日々選択を迫られている今どき女子にとって、幸せとは何かをついつい考えこんでしまうのだ。
他人の事だと正しい判断が出来るのに、自分の事となると駄目駄目な彼女たち。身につまされる人も多いのでは?


韓国の大手新聞に連載され大ベストセラーになったチョン・イヒョンの初の邦訳となる本作。
女性ならではの複雑な心理描写の巧さに驚かされる。
読んでいて、はは、という乾いた笑いが何度も出た。
おいしいものが出てきたり、転職、恋人との別れ、後半は意外にも少しミステリー風に転がり始め、、ここから先は読んでからのお楽しみ。
彼女が男性3人のうち誰を選ぶのか想像するのもまた楽しい。


離婚したばかりの友人を見かねて仕事をさぼって海に行く女3人のエピソードがまたいい。
ウンスは海辺で友達2人が言い争うの聞きながら思う。
「どっちにしろ、傷つかないでほしいんだけど。

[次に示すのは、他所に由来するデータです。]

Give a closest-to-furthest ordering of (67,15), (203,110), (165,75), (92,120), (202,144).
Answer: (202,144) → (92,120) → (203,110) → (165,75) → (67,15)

その自信、ある?」
こういう感じで彼女はよく心の中でつぶやいたりするのだけど、そこに知性が見え隠れして、この小説が下世話になりそうなテーマを扱っていながらも品が感じられる理由。


まるで新しい靴のサイズが合わずに靴擦れしその痛みに泣きたくなっても、何事もないかのようにヒールをカツカツ言わせ、懸命に前へ向かって足を踏み出す愛すべき主人公ウンス。
その彼女の後ろ姿に、私たちは皆自分自身の姿を重ねずにはいられない。
読み終えた後、すぐさま女友達にすすめたくなること間違いなしの一冊。